§ **SUPPLIED INFORMATION**:
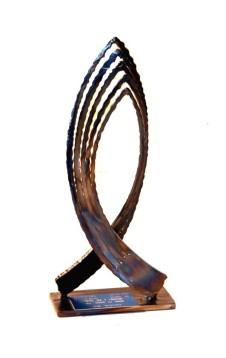 Arco dell'amicizia - scultura in ferro 2x28x10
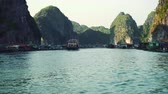 wyspa : Floating Fishing Village In The Ha Long Bay. Cat Ba Island, Vietnam.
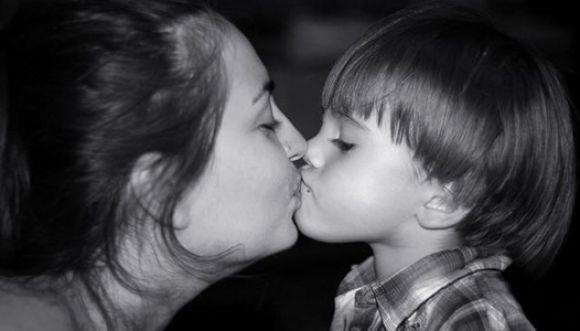 No le des besos a tus hijos en la boca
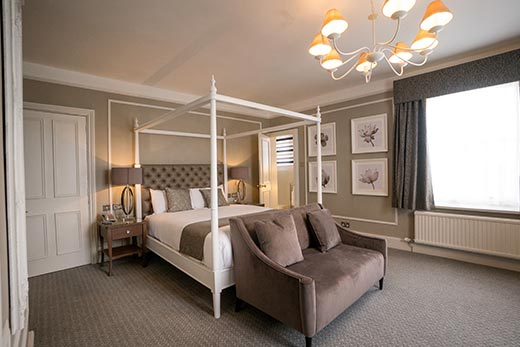 hotel-accommodation-oxfordshire-four-poster-room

§ **EXERCISE BRIEF**:
Extract, word for word, every line from the one holding "No le des besos a tus hijos en la boca" through the closing line of the data above. Do not include any pictures.

§ **ANSWER TO THE EXERCISE**:
 No le des besos a tus hijos en la boca
 hotel-accommodation-oxfordshire-four-poster-room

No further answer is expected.